I just upgraded to tensorflow 2.3. I want to make my own data generator for training. With tensorflow 1.x, I did this:
def get_data_generator(test_flag):
item_list = load_item_list(test_flag)
print('data loaded')
while True:
X = []
Y = []
for _ in range(BATCH_SIZE):
x, y = get_random_augmented_sample(item_list)
X.append(x)
Y.append(y)
yield np.asarray(X), np.asarray(Y)
data_generator_train = get_data_generator(False)
data_generator_test = get_data_generator(True)
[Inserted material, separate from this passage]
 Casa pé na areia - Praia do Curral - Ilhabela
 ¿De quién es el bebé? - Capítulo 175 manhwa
model.fit_generator(data_generator_train, validation_data=data_generator_test,
epochs=10000, verbose=2,
use_multiprocessing=True,
workers=8,
validation_steps=100,
steps_per_epoch=500,
)
This code worked fine with tensorflow 1.x. 8 processes were created in the system. The processor and video card were loaded perfectly. "data loaded" was printed 8 times.
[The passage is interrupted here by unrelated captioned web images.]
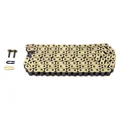 CHAINE MOTO AFAM  428  134 MAILLONS  XS-RING RENFORCEE  OR  (A428XMR-G2 134L)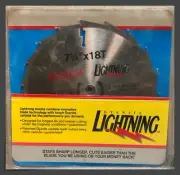 3608640524 Saw Blade 7-1/4" x 18-Tooth Dyanite Lightning Carbide Bosch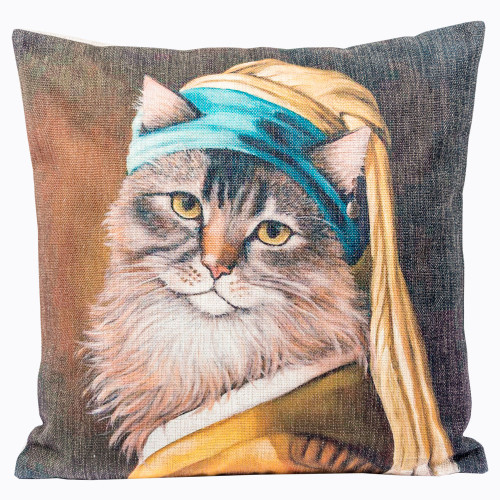 арт-подушка «музейный экспонат», версия 26 в Нижневартовске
With tensorflow 2.3 i got warning:
WARNING: tensorflow: multiprocessing can interact badly with TensorFlow, causing nondeterministic deadlocks. For high performance data pipelines tf.data is recommended.
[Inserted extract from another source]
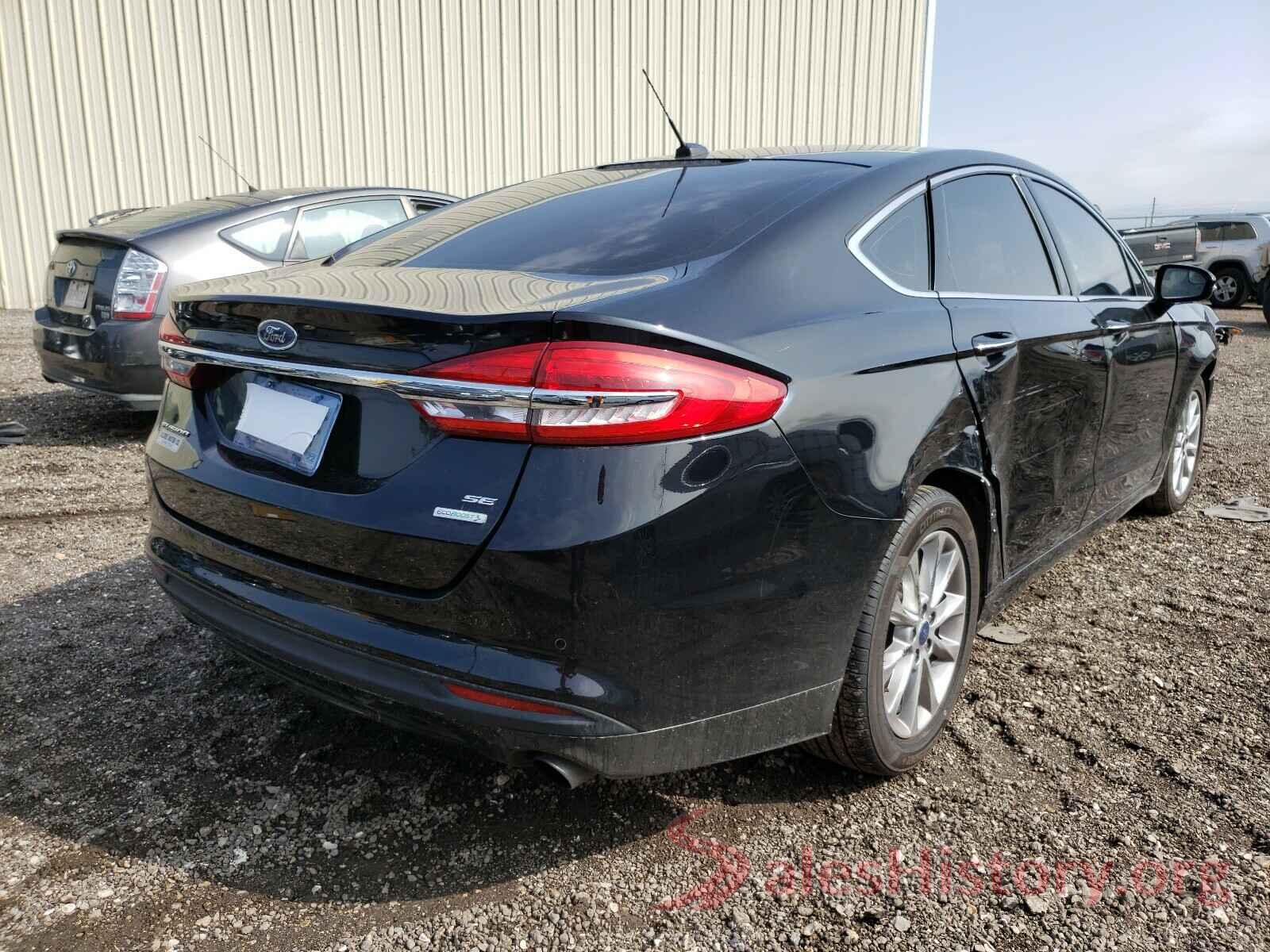 3FA6P0HD5HR335172 2017 FORD FUSION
"data loaded" was printed once(should 8 times). GPU is not fully utilized. It also have memory leak every epoch, so traning will stops after several epochs. use_multiprocessing flag did not help.
How to make a generator / iterator in tensorflow(keras) 2.x that can easily be parallelized across multiple CPU processes? Deadlocks and data order are not important.